Classical musicians and orchestras have regular residencies at large venues, but in the rock and pop world, Joel’s deal with the Garden is the first of its kind. (MSG and Joel declined to comment on the specifics of the partnership.) “I think it’s a great experiment, and it has the potential to change the music industry quite a bit,” says Alan Krueger, an economics professor at Princeton University and former chairman of the White House Council of Economic Advisers, who has studied the concert industry. “If it’s successful, I could see it being replicated in other major cities.”
Filling Madison Square Garden’s 19,500 seats every month will be an enormous undertaking even for someone like Joel, who’s sold more than 150 million albums during his 40-year career. (He moved 251,000 albums in 2012 without so much as an updated verse of We Didn’t Start the Fire.) But he knows what he’s getting into. He’s already played the Garden 46 times—a banner hangs from one of the stadium’s rafters, celebrating his 2006 record of playing 12 sold-out concerts in a row, “the longest run of a single artist.” Next to it hangs Elton John’s banner for playing the most Garden shows of any artist (62).
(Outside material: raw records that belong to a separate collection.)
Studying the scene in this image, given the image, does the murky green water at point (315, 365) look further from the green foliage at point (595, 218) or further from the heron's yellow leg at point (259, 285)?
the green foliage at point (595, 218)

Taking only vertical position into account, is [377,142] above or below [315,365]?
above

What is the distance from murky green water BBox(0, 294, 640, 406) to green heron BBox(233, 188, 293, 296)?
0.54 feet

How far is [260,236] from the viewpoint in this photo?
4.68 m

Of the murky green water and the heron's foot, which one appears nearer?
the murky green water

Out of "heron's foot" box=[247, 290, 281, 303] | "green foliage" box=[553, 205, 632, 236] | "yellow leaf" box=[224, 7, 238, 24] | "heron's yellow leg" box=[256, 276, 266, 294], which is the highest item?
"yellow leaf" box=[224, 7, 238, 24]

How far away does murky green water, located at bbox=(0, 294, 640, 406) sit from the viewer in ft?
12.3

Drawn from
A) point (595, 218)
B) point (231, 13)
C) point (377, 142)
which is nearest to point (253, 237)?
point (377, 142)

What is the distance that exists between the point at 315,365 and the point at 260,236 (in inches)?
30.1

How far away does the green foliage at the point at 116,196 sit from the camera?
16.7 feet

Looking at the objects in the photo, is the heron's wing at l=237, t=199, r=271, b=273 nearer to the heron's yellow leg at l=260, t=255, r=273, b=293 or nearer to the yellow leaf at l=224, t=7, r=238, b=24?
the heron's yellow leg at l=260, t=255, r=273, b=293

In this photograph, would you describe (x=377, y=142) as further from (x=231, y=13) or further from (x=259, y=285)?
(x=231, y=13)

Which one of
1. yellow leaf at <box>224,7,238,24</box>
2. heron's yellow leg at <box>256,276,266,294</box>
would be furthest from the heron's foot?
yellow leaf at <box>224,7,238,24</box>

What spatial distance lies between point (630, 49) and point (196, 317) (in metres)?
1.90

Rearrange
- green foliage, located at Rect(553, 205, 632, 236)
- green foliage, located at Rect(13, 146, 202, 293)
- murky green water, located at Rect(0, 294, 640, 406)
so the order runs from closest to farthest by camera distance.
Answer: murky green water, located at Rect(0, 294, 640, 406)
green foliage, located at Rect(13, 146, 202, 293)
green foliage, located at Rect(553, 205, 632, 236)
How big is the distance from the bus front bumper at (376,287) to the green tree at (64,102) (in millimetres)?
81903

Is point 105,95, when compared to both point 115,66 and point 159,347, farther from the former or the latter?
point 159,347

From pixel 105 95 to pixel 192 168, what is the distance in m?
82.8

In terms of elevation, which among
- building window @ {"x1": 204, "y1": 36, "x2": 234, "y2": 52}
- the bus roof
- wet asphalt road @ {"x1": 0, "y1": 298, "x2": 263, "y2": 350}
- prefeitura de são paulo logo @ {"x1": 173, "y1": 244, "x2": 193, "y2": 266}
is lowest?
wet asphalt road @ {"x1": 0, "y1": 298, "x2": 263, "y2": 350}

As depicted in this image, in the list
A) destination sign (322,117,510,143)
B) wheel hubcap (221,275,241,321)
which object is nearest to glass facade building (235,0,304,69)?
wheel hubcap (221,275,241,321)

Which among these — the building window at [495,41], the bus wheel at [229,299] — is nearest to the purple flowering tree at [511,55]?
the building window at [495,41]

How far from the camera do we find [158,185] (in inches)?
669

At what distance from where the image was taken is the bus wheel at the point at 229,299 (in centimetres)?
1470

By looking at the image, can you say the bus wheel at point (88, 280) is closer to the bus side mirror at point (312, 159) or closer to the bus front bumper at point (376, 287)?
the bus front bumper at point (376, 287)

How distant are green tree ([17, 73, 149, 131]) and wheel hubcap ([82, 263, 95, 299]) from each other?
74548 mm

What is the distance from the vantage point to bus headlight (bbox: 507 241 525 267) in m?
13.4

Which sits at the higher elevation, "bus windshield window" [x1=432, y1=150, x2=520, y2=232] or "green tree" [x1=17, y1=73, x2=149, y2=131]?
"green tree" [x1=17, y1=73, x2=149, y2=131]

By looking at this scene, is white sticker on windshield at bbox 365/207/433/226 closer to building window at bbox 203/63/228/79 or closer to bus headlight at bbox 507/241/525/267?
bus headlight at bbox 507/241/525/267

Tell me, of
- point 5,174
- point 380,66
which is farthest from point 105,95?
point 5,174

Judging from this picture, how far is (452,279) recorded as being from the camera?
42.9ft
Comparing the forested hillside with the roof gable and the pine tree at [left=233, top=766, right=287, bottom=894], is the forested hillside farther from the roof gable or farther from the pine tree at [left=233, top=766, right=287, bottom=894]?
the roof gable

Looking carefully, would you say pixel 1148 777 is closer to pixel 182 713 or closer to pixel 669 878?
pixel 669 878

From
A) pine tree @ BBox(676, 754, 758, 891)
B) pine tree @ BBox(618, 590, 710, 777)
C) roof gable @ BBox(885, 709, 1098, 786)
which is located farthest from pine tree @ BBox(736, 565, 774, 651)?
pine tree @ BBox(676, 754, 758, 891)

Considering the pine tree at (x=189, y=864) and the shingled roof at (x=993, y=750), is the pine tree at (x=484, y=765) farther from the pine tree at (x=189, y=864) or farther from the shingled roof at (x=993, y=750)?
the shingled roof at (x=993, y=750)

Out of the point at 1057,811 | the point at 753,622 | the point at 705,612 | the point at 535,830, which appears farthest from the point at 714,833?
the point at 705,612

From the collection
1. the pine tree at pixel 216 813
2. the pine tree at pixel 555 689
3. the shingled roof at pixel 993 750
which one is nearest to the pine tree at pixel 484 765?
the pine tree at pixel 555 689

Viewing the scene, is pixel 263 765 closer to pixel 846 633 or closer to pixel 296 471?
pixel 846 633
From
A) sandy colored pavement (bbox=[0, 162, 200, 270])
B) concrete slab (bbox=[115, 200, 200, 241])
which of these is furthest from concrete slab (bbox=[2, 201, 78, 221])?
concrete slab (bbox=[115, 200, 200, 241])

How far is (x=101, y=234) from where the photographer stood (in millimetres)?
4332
Joel should be able to surpass that in a little more than a year.
Concerts have become a larger source of revenue now that the music industry can no longer rely on album sales. According to trade magazine Pollstar, during the first six months of 2013, the top 50 worldwide tours brought in $1.85 billion, or 23 percent more money than similar-scale tours did the year before. The number of tickets sold is climbing, as is the average price. Admission to a show costs fans 11.5 percent more than last year, with the average ticket price reaching $88.
Of course, only a handful of top-tier artists command such high prices, and most of them appeal to the baby boomer generation. Bon Jovi, Bruce Springsteen, and the Rolling Stones had the three most lucrative tours this year, according to Pollstar. “Older fans have more money,” Krueger says, which leads to a thriving secondary market for scalped tickets that drives up the prices of seats. “Bands are worried about their reputation. They don’t want to be seen as gouging their fans, but actually they’re underpricing these seats.” According to Krueger, at least a quarter of the tickets for stadium shows are resold on sites such as StubHub and EBay; tickets to Joel’s first residency gig on Jan. 27 are officially priced at $64 to $124, but on secondary sites the best seats are going for thousands of dollars.
Fans are already buying in: Joel’s first four Garden shows have sold out. More than 50 million tourists flock to New York every year—that’s 28 percent more than visit Las Vegas—so the Garden’s audience has the potential to be self-replenishing, assuming Joel can draw them away from the latest Disney movie-turned-musical on Broadway.
Joel’s greatest triumph may be that he’s finally figured out the best way for an aging rock star to tour. He’ll bring in the same income that he would going out on a big stadium circuit, but at the end of each concert he can drive home and sleep in his own bed. The only question is, can he stomach playing Piano Man 12 times a year—that’s an hour and seven minutes of crooning about Davy in the Navy—for the rest of his life?